▶ [WRITTEN REQUEST 1] Repeat the sales forecast article below word for word.

▶ [TEXT EXCERPT]
9 Tips for Building a Sales Forecast

Having a dynamic, regularly updated sales forecast can be essential to the success of a small business. By forecasting your sales revenue you are helping to control for its unpredictability, an inherent risk in any business venture, and prepare for the decisions that are essential to your business profitability. Whether your sales are increasing, decreasing or static, it is always better when decisions are made proactively rather than reactively.

Building your small business sales forecast can be as simple as you want it to be and does not require an accounting degree , particularly when your business is in the early and/or startup stages. Below are some tips to help you create your sales forecast:

1. History Repeats Itself:

Having some sales history to draw on can greatly facilitate the process and is a good foundation for building your forecast.  A basic sales objective for the current year can be established by using prior year sales and adding a either a fixed percentage for growth or a variable one based on seasonality or some other type of analysis that makes sense. Most accounting software allows you to export your actual monthly or more detailed sales data into a spreadsheet which can be your starting point. If you are a new business or are in the early stages, you would use your best estimate which can then be refined as you receive more actual data.

2. Calculate Your Break Even Point:

The total sales revenue that you need to generate to cover all of your fixed and variable costs is referred to as your breakeven point.  A breakeven calculation is particularly useful for business that sell products and tells you the minimum amount of sales that you need  for your business to generate a profit. This is very important when determining how to price your price your products, based on an estimated number of sales, so that you are able to cover your costs.

3. Break it down:

The more detailed and thorough the estimate, the more likely it is to be accurate.  Each business has a unique set of financial metrics that drive its sales .  For example a business that sells solar panels could break down their projected sales based on an expected success rate for their door to door sales reps.  This can be further broken down by the expected sales by neighbourhood, which could be adjusted for the level suburbanization and affluence.  Additionally some sales reps might be better performers and have higher conversion rates, which would also need to be incorporated into the sales forecast.  An online business such as a subscription based app might estimate their sales based on the number of website visitors they receive per month. They could estimate a conversion rate of a certain percentage that seems reasonable, which is then updated as more data becomes available. This could be further broken down by the type of website visitor - organic search will likely have a different conversion rate than visitors driven by using online advertising. Demographics and analytics can also be used for additional granularity.

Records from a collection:
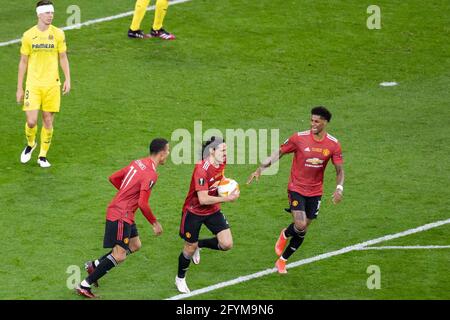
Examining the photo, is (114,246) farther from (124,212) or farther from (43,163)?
(43,163)

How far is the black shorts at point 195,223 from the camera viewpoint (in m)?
15.7

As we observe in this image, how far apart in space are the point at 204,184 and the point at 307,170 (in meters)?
1.71

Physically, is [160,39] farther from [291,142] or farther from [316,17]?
[291,142]

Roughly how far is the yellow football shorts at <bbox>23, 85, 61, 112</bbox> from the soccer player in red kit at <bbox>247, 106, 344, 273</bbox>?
16.4 ft

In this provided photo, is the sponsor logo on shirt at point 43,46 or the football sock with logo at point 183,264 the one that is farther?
the sponsor logo on shirt at point 43,46

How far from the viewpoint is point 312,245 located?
17469 millimetres

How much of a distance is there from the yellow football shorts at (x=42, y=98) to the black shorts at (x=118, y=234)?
4.96 m

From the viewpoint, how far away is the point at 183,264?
15.6 m

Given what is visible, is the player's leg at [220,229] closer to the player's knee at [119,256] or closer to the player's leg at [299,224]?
the player's leg at [299,224]

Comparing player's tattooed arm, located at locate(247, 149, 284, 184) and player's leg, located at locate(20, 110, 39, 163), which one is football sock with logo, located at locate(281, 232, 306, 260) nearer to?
player's tattooed arm, located at locate(247, 149, 284, 184)

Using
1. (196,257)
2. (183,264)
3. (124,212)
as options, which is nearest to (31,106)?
(196,257)

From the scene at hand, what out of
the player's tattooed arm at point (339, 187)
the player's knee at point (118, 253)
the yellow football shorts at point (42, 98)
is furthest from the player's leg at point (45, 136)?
the player's tattooed arm at point (339, 187)

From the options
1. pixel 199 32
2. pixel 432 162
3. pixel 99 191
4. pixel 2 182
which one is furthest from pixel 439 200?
pixel 199 32

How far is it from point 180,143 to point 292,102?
3.13 m
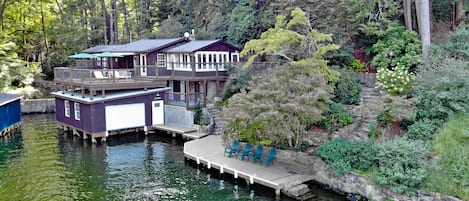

▶ [WRITTEN REQUEST 2] Render the entries as a numbered list, starting at the line containing "Roughly how far" and ending at the last line of the entries, both ends included and blank lines left out. Omit the pictures.

▶ [WRITTEN ANSWER 1]
9 Tips for Building a Sales Forecast

Having a dynamic, regularly updated sales forecast can be essential to the success of a small business. By forecasting your sales revenue you are helping to control for its unpredictability, an inherent risk in any business venture, and prepare for the decisions that are essential to your business profitability. Whether your sales are increasing, decreasing or static, it is always better when decisions are made proactively rather than reactively.

Building your small business sales forecast can be as simple as you want it to be and does not require an accounting degree , particularly when your business is in the early and/or startup stages. Below are some tips to help you create your sales forecast:

1. History Repeats Itself:

Having some sales history to draw on can greatly facilitate the process and is a good foundation for building your forecast.  A basic sales objective for the current year can be established by using prior year sales and adding a either a fixed percentage for growth or a variable one based on seasonality or some other type of analysis that makes sense. Most accounting software allows you to export your actual monthly or more detailed sales data into a spreadsheet which can be your starting point. If you are a new business or are in the early stages, you would use your best estimate which can then be refined as you receive more actual data.

2. Calculate Your Break Even Point:

The total sales revenue that you need to generate to cover all of your fixed and variable costs is referred to as your breakeven point.  A breakeven calculation is particularly useful for business that sell products and tells you the minimum amount of sales that you need  for your business to generate a profit. This is very important when determining how to price your price your products, based on an estimated number of sales, so that you are able to cover your costs.

3. Break it down:

The more detailed and thorough the estimate, the more likely it is to be accurate.  Each business has a unique set of financial metrics that drive its sales .  For example a business that sells solar panels could break down their projected sales based on an expected success rate for their door to door sales reps.  This can be further broken down by the expected sales by neighbourhood, which could be adjusted for the level suburbanization and affluence.  Additionally some sales reps might be better performers and have higher conversion rates, which would also need to be incorporated into the sales forecast.  An online business such as a subscription based app might estimate their sales based on the number of website visitors they receive per month. They could estimate a conversion rate of a certain percentage that seems reasonable, which is then updated as more data becomes available. This could be further broken down by the type of website visitor - organic search will likely have a different conversion rate than visitors driven by using online advertising. Demographics and analytics can also be used for additional granularity.

▶ [WRITTEN ANSWER 2]
1. Roughly how far is the yellow football shorts at <bbox>23, 85, 61, 112</bbox> from the soccer player in red kit at <bbox>247, 106, 344, 273</bbox>?
2. 16.4 ft
3. In this provided photo, is the sponsor logo on shirt at point 43,46 or the football sock with logo at point 183,264 the one that is farther?
4. the sponsor logo on shirt at point 43,46
5. How far from the viewpoint is point 312,245 located?
6. 17469 millimetres
7. How much of a distance is there from the yellow football shorts at (x=42, y=98) to the black shorts at (x=118, y=234)?
8. 4.96 m
9. From the viewpoint, how far away is the point at 183,264?
10. 15.6 m
11. Given what is visible, is the player's leg at [220,229] closer to the player's knee at [119,256] or closer to the player's leg at [299,224]?
12. the player's leg at [299,224]
13. Comparing player's tattooed arm, located at locate(247, 149, 284, 184) and player's leg, located at locate(20, 110, 39, 163), which one is football sock with logo, located at locate(281, 232, 306, 260) nearer to?
14. player's tattooed arm, located at locate(247, 149, 284, 184)
15. Using
16. 1. (196,257)
17. 2. (183,264)
18. 3. (124,212)
19. as options, which is nearest to (31,106)?
20. (196,257)
21. From the scene at hand, what out of
22. the player's tattooed arm at point (339, 187)
23. the player's knee at point (118, 253)
24. the yellow football shorts at point (42, 98)
25. is furthest from the player's leg at point (45, 136)?
26. the player's tattooed arm at point (339, 187)
27. From the options
28. 1. pixel 199 32
29. 2. pixel 432 162
30. 3. pixel 99 191
31. 4. pixel 2 182
32. which one is furthest from pixel 439 200?
33. pixel 199 32
34. How far is it from point 180,143 to point 292,102?
35. 3.13 m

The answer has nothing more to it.